A administração do CHTS já admitiu “fragilidades” nas escalas devido ao número de profissionais contaminados com o coronavírus. De acordo com a Ordem dos Enfermeiros, desde o dia 1 de outubro, foram contabilizados 140 trabalhadores infetados no centro hospitalar (cerca de 40 são enfermeiros).
Patrícia Marques é uma delas. Testou positivo para a Covid-19 e está em isolamento há dez dias. “Acredito que me contagiei no hospital porque só tenho contacto com os meus familiares e eles positivaram depois de mim, afirma.
Apesar de estarem estabelecidos circuitos separados para doentes suspeitos ou com Covid-19 e também para doentes não-Covid, a enfermeira explica que “não há hipótese de separar os doentes quando estamos a rebentar pelas costuras e temos 600 episódios de urgência por dia. Estávamos habituados a receber, no máximo, 400 pessoas”.
Junto da área da urgência destinada às doenças respiratórias, como já não havia espaço lá dentro, “as pessoas acumularam-se no corredor e os doentes acabaram por ficar todos misturados uns com os outros”, admite.

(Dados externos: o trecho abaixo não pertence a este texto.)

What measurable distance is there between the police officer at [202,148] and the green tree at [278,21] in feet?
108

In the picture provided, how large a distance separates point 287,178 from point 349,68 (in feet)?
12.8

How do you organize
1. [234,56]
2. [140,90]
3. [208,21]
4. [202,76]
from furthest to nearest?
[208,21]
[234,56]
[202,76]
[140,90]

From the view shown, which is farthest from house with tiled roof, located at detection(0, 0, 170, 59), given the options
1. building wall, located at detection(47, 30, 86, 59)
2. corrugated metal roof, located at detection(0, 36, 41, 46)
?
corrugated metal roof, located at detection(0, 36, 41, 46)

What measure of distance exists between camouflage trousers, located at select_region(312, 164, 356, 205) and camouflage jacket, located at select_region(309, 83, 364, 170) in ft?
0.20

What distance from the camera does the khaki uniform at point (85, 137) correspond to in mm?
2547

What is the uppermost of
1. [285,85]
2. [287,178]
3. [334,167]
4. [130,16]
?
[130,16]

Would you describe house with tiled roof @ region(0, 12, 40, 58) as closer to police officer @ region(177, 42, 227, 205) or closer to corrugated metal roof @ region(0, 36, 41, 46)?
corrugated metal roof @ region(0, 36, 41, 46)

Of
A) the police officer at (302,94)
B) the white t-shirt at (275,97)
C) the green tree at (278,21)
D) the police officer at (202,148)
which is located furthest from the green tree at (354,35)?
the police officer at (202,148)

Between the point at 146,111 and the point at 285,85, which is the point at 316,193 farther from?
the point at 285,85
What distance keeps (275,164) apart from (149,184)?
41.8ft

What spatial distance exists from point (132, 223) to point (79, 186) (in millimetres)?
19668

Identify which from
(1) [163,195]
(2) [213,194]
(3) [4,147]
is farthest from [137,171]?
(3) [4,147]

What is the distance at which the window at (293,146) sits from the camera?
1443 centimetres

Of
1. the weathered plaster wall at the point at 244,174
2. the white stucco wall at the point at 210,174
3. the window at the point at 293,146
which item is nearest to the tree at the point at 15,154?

“Quando terminava o meu último turno, perto da meia-noite, estava uma equipa da manutenção a colocar paredes de pladur para alargar a área destinada aos doentes respiratórios”, conta.
A administração do centro hospitalar revelou que chegou a registar 800 atendimentos diários na urgência, mais do que durante o pico da gripe.
A rebentar pelas costuras
O Padre Américo estava a receber uma média de seis a sete doentes positivos por dia mas, nas últimas semanas, tornou-se frequente internarem 30 ou mais doentes com Covid-19, diariamente. “Às vezes, temos 30 ou 40 doentes com coronavírus internados na urgência porque não têm para onde ir”, lamenta a enfermeira.
“Com tanta gente, se somos os mesmos, alguma coisa fica por fazer”, reconhece, antes de sublinhar: “Mas ninguém fica à mercê da morte”.
A ministra da Saúde, Marta Temido, admitiu esta quinta-feira que a situação no CHTS “é grave”, mas garantiu que está ser resolvida.
A Ordem dos Enfermeiros identifica uma “incapacidade de resposta na urgência e no internamento do hospital”, de acordo com João Paulo Carvalho. “Este centro hospitalar foi pensado para atender 350 mil pessoas, mas está a responder a 550 mil”, nota.
“O Padre Américo está sempre pressionado e, com a Covid-19, tudo se agravou”, constata. “Os profissionais estão sob uma enorme pressão. Muitos estão no limite ou já o ultrapassaram”, acrescenta João Paulo Carvalho.
Apesar das dificuldades, Patrícia Marques admite que está “ansiosa por voltar” pelos colegas, “que estão a sofrer muito.”
A ministra da Saúde, Marta Temido, admitiu esta quinta-feira que a situação no CHTS “é grave”, mas garantiu que, até ao final da semana, o número de internados com Covid-19 no Tâmega e Sousa irá baixar para cerca de 150 ou 160 doentes, em vez dos mais de 200 dos últimos dias.
Ontem estavam hospitalizados 218 infetados no CHTS, mas os doentes já começaram a ser transferidos para outros hospitais da região e, esta manhã, esse número desceu para os 173.
O conselho de administração do CHTS revelou que vai entrar em funcionamento, no fim-de-semana, uma estrutura de 500 metros quadrados para prestar apoio à urgência. Também foi agora instalado um drive-thru para a realização de testes de rastreio à porta do hospital, de forma a diminuir o afluxo de doentes às instalações. O centro hospitalar reforçou, ainda, que já foram contratados mais de 150 profissionais de saúde para fazer face à pandemia. E garante que as contratações vão continuar.